-- begin --
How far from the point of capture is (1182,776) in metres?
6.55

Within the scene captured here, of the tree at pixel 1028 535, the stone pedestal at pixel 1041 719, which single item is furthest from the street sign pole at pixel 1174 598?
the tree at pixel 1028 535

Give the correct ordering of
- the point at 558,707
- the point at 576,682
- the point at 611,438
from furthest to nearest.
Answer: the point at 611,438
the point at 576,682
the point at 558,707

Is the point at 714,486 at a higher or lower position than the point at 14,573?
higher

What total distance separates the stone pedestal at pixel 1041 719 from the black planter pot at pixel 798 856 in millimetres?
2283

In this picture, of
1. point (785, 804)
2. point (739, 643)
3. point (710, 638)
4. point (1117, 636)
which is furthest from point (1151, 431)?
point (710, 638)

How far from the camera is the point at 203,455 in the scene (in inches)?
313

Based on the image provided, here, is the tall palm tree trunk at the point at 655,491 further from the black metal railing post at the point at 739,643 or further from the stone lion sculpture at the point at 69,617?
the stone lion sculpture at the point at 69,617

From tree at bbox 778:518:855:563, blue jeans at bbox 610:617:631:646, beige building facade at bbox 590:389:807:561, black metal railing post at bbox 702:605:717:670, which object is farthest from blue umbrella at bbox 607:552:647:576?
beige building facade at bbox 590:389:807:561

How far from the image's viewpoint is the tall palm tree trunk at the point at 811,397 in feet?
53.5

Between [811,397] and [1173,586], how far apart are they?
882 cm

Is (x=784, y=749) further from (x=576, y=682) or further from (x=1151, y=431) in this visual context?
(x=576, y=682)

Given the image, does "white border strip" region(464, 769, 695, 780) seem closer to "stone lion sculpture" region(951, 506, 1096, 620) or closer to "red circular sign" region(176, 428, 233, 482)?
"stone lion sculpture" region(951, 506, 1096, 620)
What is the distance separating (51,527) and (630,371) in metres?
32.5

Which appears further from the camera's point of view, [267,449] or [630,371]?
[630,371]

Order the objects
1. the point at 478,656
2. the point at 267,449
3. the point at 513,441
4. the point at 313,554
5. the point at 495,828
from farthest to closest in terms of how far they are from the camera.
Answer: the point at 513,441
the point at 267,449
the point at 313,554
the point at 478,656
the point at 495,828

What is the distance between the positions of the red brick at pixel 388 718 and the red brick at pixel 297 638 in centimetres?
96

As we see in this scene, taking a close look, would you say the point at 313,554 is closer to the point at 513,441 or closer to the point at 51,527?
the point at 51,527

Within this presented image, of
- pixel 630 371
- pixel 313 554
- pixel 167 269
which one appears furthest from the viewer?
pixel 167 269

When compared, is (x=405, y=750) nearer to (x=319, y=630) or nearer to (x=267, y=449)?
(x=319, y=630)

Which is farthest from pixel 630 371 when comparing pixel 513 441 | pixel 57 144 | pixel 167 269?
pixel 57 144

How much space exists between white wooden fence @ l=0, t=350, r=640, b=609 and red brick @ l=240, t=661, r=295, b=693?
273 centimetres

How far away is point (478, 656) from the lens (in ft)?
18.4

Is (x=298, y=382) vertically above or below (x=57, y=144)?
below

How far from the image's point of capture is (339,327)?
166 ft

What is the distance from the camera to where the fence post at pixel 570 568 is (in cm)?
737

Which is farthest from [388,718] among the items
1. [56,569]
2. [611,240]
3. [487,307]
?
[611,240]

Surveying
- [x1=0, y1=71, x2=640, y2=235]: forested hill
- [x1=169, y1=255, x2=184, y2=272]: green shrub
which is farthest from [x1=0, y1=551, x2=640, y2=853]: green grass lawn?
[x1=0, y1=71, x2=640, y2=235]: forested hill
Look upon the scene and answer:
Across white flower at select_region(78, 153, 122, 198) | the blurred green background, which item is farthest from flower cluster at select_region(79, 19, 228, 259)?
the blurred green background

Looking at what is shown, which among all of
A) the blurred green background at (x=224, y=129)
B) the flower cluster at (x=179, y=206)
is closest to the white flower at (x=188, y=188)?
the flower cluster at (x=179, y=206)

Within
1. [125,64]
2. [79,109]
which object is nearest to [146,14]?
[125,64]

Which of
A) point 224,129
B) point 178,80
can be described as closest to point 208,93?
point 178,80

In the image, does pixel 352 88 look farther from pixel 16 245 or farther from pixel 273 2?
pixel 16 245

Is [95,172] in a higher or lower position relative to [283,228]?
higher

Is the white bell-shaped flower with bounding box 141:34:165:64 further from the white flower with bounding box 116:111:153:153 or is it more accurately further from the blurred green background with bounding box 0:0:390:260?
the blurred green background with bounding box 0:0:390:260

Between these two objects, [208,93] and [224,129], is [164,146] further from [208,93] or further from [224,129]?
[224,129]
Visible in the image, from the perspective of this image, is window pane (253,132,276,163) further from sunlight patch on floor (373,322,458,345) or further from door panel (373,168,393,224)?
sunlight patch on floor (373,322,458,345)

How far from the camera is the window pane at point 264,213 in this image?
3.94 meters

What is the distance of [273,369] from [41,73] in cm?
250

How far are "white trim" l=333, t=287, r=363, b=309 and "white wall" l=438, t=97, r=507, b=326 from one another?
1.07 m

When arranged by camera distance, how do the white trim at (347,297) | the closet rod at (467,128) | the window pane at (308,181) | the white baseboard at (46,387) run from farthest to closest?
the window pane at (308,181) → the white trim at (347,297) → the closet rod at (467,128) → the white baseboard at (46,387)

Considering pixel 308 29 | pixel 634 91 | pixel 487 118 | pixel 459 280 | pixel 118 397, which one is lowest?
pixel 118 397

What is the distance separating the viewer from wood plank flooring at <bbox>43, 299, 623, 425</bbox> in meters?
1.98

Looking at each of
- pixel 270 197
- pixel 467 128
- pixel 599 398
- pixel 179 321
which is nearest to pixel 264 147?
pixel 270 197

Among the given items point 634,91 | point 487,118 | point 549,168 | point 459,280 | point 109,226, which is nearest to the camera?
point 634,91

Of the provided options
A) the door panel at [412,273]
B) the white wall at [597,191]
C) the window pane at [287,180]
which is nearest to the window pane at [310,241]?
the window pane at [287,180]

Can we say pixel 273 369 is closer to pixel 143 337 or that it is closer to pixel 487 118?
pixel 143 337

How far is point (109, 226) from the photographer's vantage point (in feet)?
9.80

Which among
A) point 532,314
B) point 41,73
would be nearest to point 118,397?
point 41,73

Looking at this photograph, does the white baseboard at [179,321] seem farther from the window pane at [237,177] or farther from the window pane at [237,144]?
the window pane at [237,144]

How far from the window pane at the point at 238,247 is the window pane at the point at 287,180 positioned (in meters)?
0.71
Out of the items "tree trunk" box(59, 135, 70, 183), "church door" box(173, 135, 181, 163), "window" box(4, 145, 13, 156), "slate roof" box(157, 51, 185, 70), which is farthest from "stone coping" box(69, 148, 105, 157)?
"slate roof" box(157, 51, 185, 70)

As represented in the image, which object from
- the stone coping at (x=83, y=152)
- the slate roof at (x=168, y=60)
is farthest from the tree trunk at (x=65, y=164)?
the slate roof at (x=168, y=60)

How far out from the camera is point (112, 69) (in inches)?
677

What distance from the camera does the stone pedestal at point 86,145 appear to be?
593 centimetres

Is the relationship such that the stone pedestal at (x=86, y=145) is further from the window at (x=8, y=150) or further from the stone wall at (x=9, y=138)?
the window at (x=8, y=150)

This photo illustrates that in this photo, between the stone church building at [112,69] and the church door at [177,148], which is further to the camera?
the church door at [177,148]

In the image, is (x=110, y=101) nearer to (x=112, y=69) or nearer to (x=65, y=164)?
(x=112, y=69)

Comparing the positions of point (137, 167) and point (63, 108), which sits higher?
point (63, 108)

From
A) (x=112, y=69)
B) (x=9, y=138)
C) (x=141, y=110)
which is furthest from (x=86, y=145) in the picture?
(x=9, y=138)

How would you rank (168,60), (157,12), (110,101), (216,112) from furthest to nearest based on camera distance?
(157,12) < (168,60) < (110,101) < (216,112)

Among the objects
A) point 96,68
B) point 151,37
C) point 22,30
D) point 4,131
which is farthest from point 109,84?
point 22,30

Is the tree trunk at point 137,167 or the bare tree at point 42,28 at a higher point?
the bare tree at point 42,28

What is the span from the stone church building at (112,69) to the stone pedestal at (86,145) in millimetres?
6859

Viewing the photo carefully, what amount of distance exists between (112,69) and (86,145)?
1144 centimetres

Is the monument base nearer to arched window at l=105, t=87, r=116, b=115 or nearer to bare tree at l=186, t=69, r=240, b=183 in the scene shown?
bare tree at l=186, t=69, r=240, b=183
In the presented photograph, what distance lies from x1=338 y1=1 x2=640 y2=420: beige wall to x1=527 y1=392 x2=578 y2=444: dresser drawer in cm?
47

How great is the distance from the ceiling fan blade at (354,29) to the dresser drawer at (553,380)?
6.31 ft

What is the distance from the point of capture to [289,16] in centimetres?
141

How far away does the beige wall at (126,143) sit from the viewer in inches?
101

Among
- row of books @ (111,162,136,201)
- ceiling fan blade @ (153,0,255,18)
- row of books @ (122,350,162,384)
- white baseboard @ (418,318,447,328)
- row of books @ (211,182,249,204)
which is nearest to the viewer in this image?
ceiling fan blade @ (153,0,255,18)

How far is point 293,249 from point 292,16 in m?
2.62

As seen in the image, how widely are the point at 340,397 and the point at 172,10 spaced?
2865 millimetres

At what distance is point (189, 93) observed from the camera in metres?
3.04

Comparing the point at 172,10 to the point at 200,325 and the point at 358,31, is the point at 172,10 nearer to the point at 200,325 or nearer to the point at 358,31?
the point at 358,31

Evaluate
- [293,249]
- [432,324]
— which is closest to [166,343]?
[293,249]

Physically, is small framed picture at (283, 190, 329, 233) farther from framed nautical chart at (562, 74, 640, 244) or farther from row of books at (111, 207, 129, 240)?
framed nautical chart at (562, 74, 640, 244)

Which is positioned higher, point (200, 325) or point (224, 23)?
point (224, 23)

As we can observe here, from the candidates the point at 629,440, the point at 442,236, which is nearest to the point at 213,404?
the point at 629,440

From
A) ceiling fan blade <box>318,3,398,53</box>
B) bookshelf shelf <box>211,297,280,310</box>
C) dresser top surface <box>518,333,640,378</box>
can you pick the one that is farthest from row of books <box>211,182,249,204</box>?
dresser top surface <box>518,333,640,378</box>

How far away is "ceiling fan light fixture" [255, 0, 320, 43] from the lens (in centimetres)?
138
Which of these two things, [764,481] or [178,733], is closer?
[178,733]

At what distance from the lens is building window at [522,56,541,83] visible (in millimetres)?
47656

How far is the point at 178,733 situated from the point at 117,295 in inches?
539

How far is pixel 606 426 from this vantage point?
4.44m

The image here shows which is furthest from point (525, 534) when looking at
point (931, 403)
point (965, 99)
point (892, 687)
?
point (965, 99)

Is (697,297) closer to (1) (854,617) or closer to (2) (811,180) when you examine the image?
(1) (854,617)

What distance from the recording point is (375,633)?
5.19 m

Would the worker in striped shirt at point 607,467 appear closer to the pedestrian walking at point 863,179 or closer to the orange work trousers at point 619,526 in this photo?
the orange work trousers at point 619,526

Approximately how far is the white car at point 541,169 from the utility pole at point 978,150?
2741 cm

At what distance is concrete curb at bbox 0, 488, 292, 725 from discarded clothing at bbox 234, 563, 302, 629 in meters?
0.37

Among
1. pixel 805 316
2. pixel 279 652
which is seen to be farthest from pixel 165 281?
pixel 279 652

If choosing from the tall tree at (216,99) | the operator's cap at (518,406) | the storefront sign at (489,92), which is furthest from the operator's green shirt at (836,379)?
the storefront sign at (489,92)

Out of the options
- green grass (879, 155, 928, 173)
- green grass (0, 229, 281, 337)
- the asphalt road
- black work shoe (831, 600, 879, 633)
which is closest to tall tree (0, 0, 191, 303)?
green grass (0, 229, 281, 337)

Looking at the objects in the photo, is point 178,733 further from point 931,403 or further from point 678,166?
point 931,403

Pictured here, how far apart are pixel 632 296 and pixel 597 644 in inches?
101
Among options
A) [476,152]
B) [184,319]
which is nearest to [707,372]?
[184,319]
-- end --
Instructions for the task:
Echo the part of the material that opens with the line containing "Of the provided options" and closes with the line containing "(157,12) < (168,60) < (110,101) < (216,112)", reproducing every line in between unchanged.

Right answer:
Of the provided options
A) the door panel at [412,273]
B) the white wall at [597,191]
C) the window pane at [287,180]
which is nearest to the window pane at [310,241]?
the window pane at [287,180]

Can we say pixel 273 369 is closer to pixel 143 337 or that it is closer to pixel 487 118?
pixel 143 337

How far is point (109, 226) from the photographer's vantage point (in feet)?
9.80

Which among
A) point 532,314
B) point 41,73
would be nearest to point 118,397?
point 41,73

Looking at this photograph, does the white baseboard at [179,321] seem farther from the window pane at [237,177] or farther from the window pane at [237,144]?
the window pane at [237,144]

How far from the window pane at the point at 238,247 is the window pane at the point at 287,180 positioned (in meters)?
0.71
Out of the items "tree trunk" box(59, 135, 70, 183), "church door" box(173, 135, 181, 163), "window" box(4, 145, 13, 156), "slate roof" box(157, 51, 185, 70), which is farthest from "stone coping" box(69, 148, 105, 157)?
"slate roof" box(157, 51, 185, 70)

As represented in the image, which object from
- the stone coping at (x=83, y=152)
- the slate roof at (x=168, y=60)
is farthest from the tree trunk at (x=65, y=164)?
the slate roof at (x=168, y=60)

How far out from the camera is point (112, 69) (in inches)?
677

What distance from the camera does the stone pedestal at point 86,145 appear to be?
593 centimetres

Is the relationship such that the stone pedestal at (x=86, y=145) is further from the window at (x=8, y=150) or further from the stone wall at (x=9, y=138)?
the window at (x=8, y=150)

This photo illustrates that in this photo, between the stone church building at [112,69] and the church door at [177,148], which is further to the camera?
the church door at [177,148]

In the image, is (x=110, y=101) nearer to (x=112, y=69) or nearer to (x=65, y=164)?
(x=112, y=69)

Comparing the positions of point (137, 167) and point (63, 108), which sits higher?
point (63, 108)

From
A) (x=112, y=69)
B) (x=9, y=138)
C) (x=141, y=110)
which is furthest from (x=86, y=145) in the picture?
(x=9, y=138)

How would you rank (168,60), (157,12), (110,101), (216,112) from furthest to nearest based on camera distance?
(157,12) < (168,60) < (110,101) < (216,112)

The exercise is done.